## RAW DATA:
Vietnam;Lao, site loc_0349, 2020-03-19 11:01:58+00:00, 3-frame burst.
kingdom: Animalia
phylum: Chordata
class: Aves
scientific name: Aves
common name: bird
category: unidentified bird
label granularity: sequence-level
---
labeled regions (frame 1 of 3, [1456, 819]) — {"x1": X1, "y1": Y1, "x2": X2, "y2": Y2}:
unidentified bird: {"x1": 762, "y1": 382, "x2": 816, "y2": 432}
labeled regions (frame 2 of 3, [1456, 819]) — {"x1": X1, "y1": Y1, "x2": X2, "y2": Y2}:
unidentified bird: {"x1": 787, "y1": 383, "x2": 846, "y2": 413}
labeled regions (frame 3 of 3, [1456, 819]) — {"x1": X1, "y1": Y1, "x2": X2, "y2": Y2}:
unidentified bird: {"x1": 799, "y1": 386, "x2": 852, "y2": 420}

==

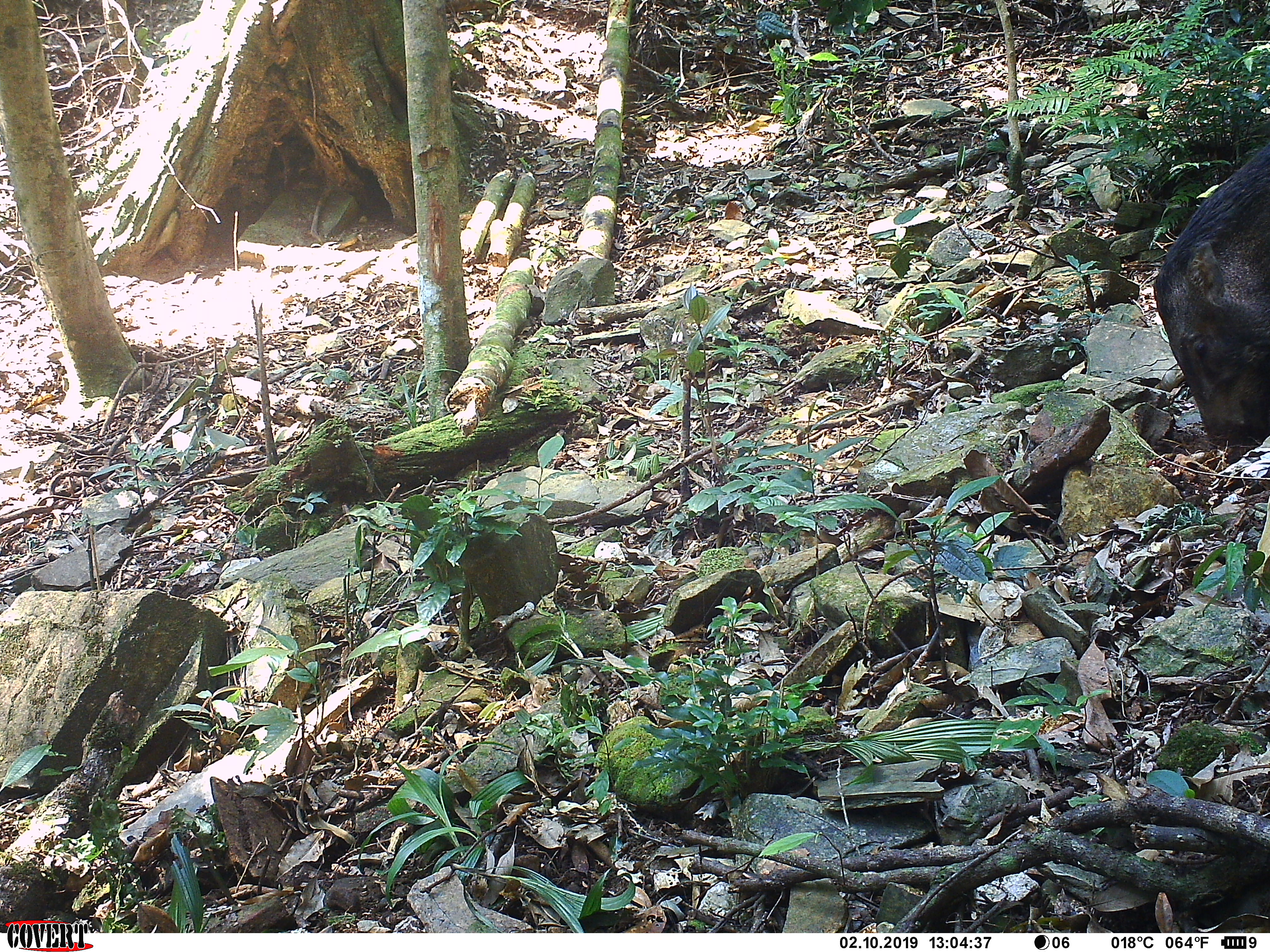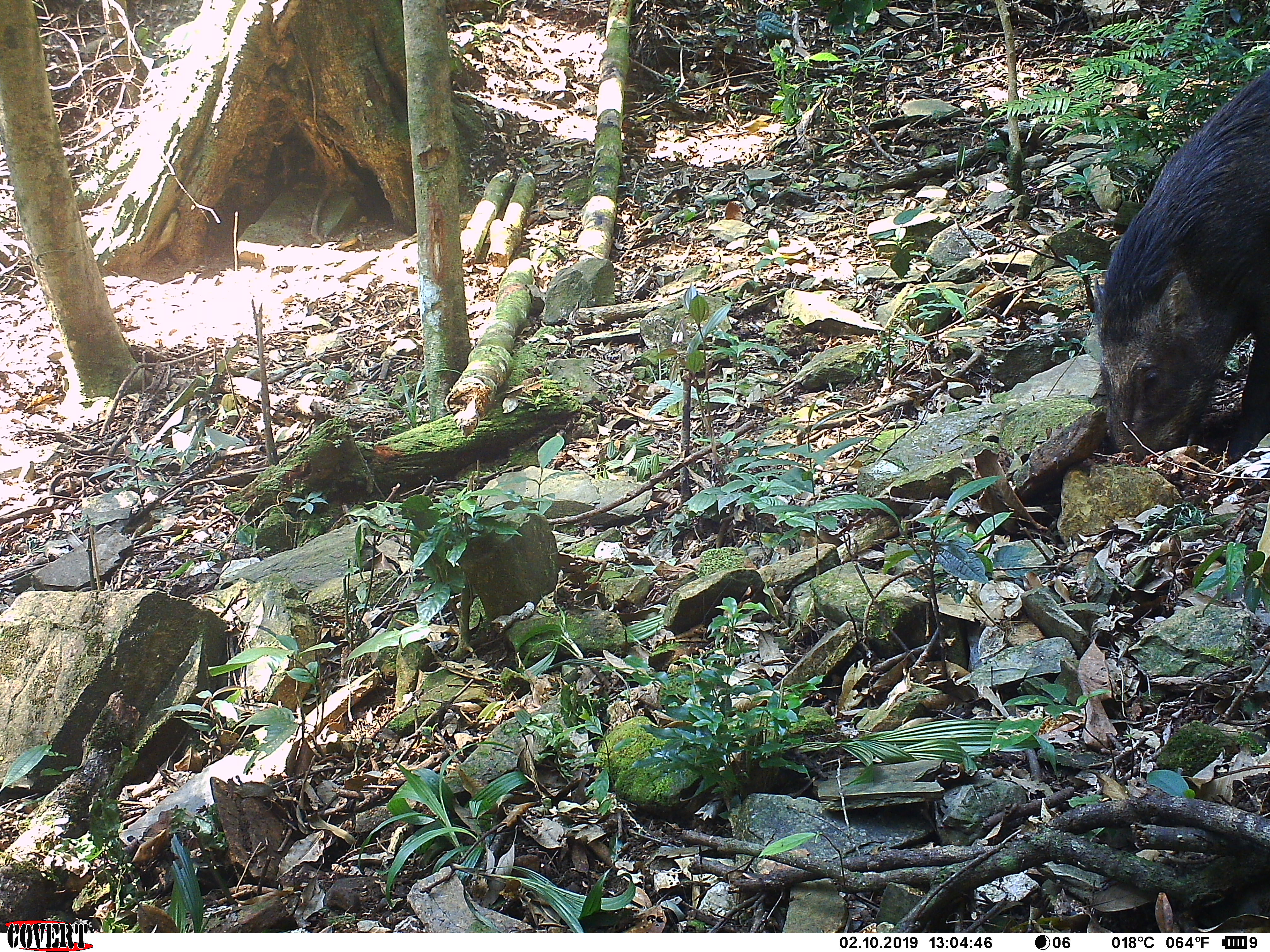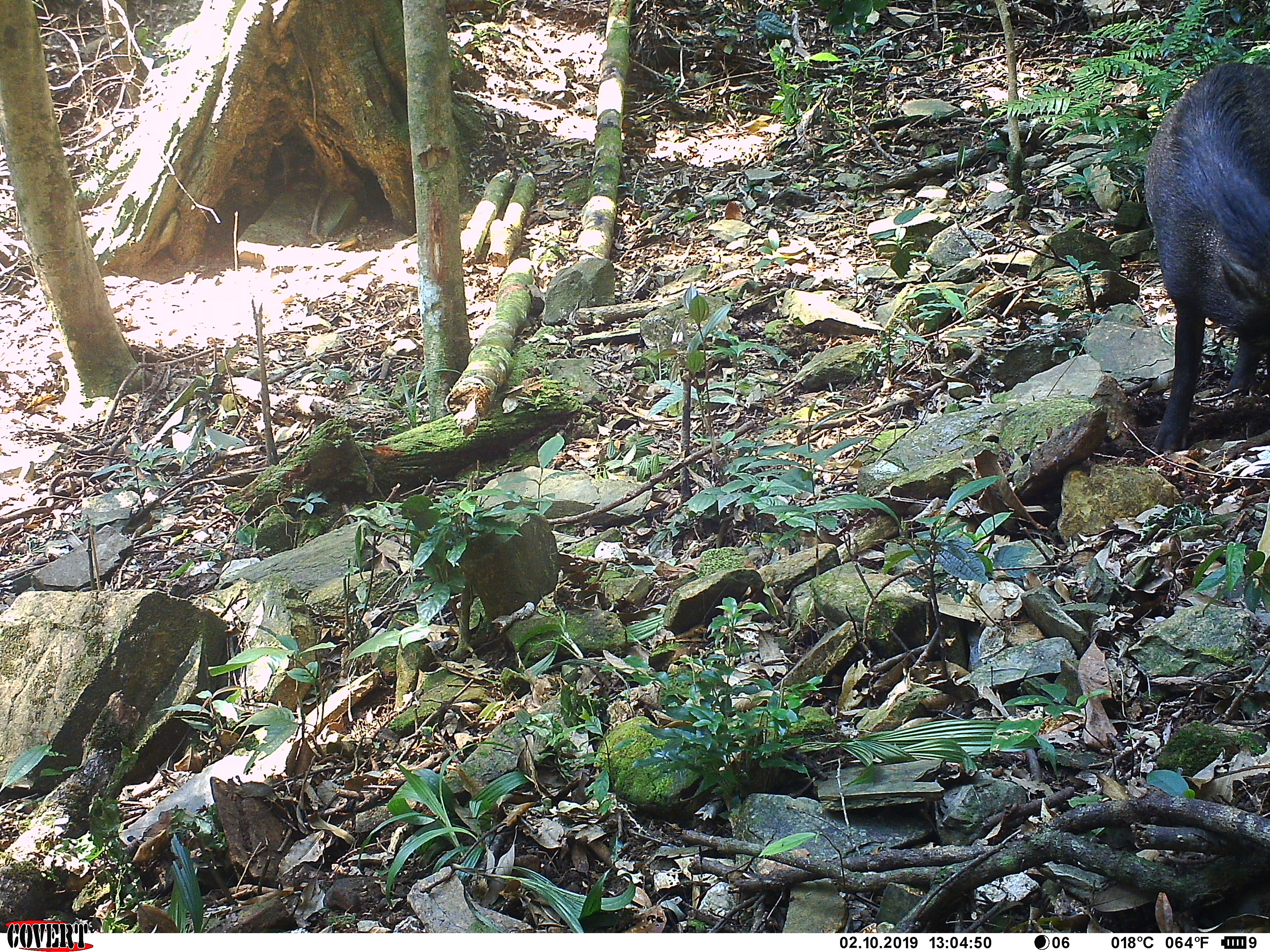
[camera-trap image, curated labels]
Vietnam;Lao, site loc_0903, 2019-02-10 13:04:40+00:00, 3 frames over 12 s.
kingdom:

## THE TASK:
Look through the data above. Find each line with the string "site" and copy it.

## FINAL ANSWER:
Vietnam;Lao, site loc_0349, 2020-03-19 11:01:58+00:00, 3-frame burst.
Vietnam;Lao, site loc_0903, 2019-02-10 13:04:40+00:00, 3 frames over 12 s.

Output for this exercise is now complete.